W tym, że dzieci mogły widzieć anioły nie było absolutnie nic dziwnego. Większość dzieci posiadała taką umiejętność, ale zdolność ta zanikała u wszystkich mnie więcej w wieku pięciu lat. Tyler był wtedy zbyt duży, by ich wtedy widzieć, a jednak ich zobaczył i był tym faktem niemniej przerażony niż oni sami. Może gdyby nie odwiedzała go potem każdego wieczora, by uspokoić go i zapewnić, że z jego siostrą wszystko będzie w porządku, dziś w ogóle by ich nie pamiętał?
- Dzień dobry, gwiazdeczko… – W drzwiach hali stał Gabriel, uśmiechając się cwaniacko.
- Zostaw mnie w spokoju – odburknęła, nie przerywając wycinania jakiegoś wielkiego szablonu z brystolu.
- Ej – jęknął niezadowolony, zajmując miejsce obok niej, na podłodze. – Dlaczego mnie tak traktujesz?
- Jak? – zapytała bez cienia emocji.
- No właśnie tak. Jak powietrze. Albo jeszcze gorzej.
Estrella westchnęła ciężko, odkładając papier i nożyce.
- A dlaczego ty jesteś takim parszywym gnojkiem? – spytała, patrząc mu prosto w oczy.

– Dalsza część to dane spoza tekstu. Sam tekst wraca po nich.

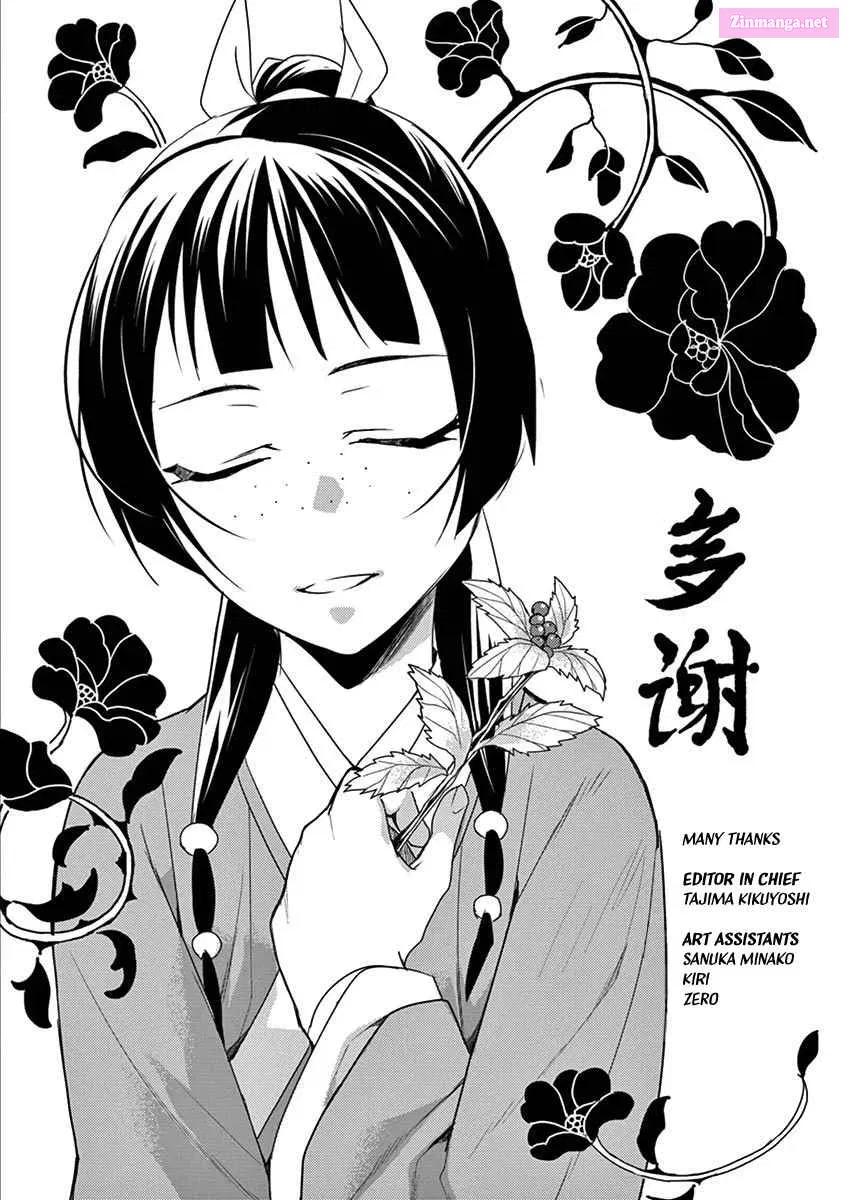 Kusuriya no Hitorigoto - Maomao no Koukyuu Nazotoki Techou Chapter 18 page 38 - MangaKakalot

- Auć – zmrużył oko, jakby właśnie dostał w twarz. – To bolało.
- I dobrze. Bo powinno – zakończyła, ponownie zabierając się za wycinanie.
- Dalej gniewasz się o tamtego niewinnego całusa?
- Wiesz co? Nie chce mi się z tobą gadać – warknęła i rzuciwszy nożyczki na ziemię, wstała i skierowała się w stronę wyjścia.
- Dokąd? – zapytał.
- Jak najdalej stąd, bo zużywasz zbyt wiele tlenu i zaczynam się dusić!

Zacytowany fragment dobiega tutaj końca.